Jason Washington of Ambassador Divers said the former USS Kittiwake, which was deliberately sunk as a dive attraction off West Bay in January, is now sitting 10 feet deeper in sand and 60 feet closer to the sea wall than before the storm.
“It is incredible. I thought, honestly, that if it was going to move, it would move toward the beach. However the storm worked and however the water moved, it moved the Kittiwake towards the wall,” he said.
An enormous anchor chain on the ship has snapped and metal plates on the side of the vessel have also disappeared.
Mr. Washington and others dived the Kittiwake on Saturday and took video footage of the wreck to show how far it had moved and what damage had been done in the storm.
The wreck is now much closer to the Sand Chute dive site.
The thing that struck me was how close it now is to Sand Chute. Before, when you did the Sand Chute dive, you could just make out that there was a wreck on the sand flat. Now, it’s about 30 feet from the wreck. You can see it clearly,” he said.

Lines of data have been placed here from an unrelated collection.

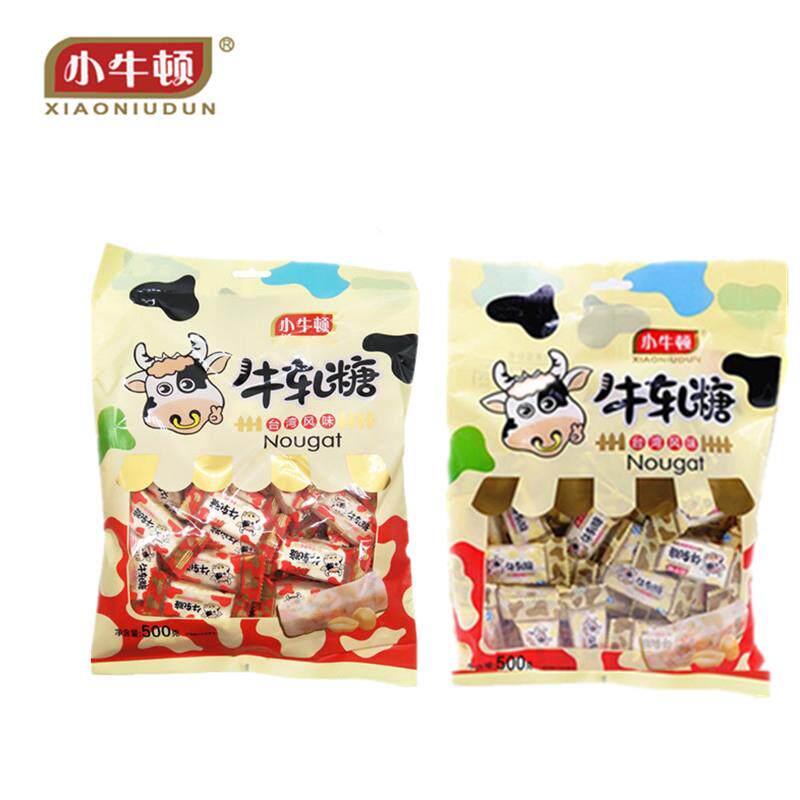 休闲风花生小牛顿台湾风味牛轧糖花生原味牛轧糖袋装500g办公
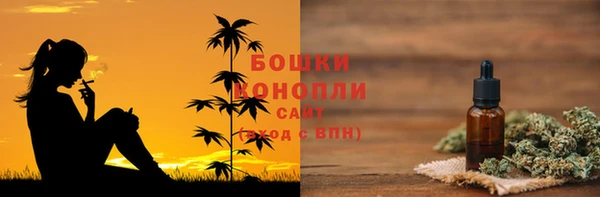 марки lsd Новодвинск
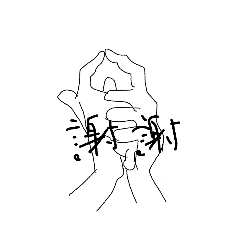 [LINEスタンプ] 便利くまさん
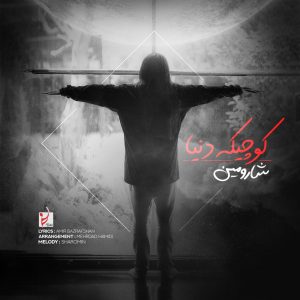 دانلود آهنگ شارومین کوچیک دنیا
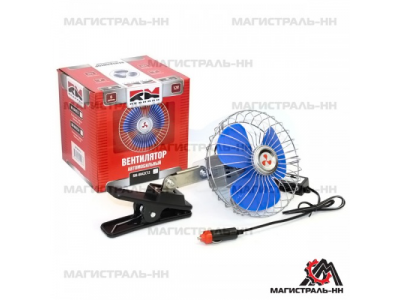 Вентилятор автомобильный 6" 12В "RedMark"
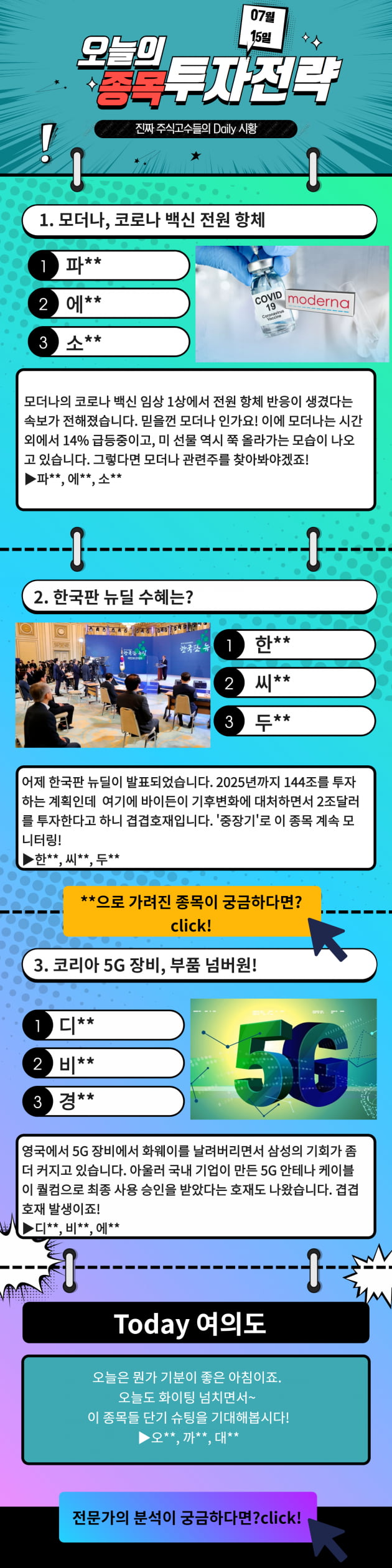 [한경 오늘의 탑픽] 코로나 백신, 한국판 뉴딜, 5G 이슈 속 오늘의 TOP PICK은?!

He added, “The whole wreck is about 10 feet deeper than it was. At the wheelhouse at the helm station, prior to the storm, it was in about 15 feet of water. Now, according to my depth gauge, it’s at 26 feet, about 10 feet deeper than she was.
Rod McDowall, operations manager of Red Sail Sports, said a team had gone to check the moorings and confirmed the seven moorings were intact, but the wreck had indeed moved, although he was unable to say how far.
We’ll be checking that in the next day or two,” he said.
He said the wreck was still upright and positioned the same way as it had been before the storm.
It’s surprising it moved in the way it did,” he said.
The Kittiwake was sunk on 5 January, after eight years of planning. At the time of its sinking, the ship rested in 64 feet of water, at its deepest. The wreck has become on the most popular dive sites in Cayman.
DiveTech’s Nancy Easterbrook, who headed the operation to bring the ship to Cayman and sink it, is off-island and has not been able to dive the wreck to see the impact of the storm.
She said she had only received second-hand reports on the effect Rina had on the wreck and was awaiting more information.
Mr. Washington said the ship did not appear to have slid toward the wall, rather with the force of the sea, she “walked standing up”. The movement shoved a bank of sand between the ship and Sand Chute, embedding the Kittiwake firmly in the seabed, he said.
“She’s built up so much sand between herself and Sand Chute that I don’t think she can move any closer to the wall. She’s settled,” Mr. Washington said.
The huge propellor of the ship is still visible, though is now in a hole in the sand, which Mr. Washington said was likely to fill in during the next few months.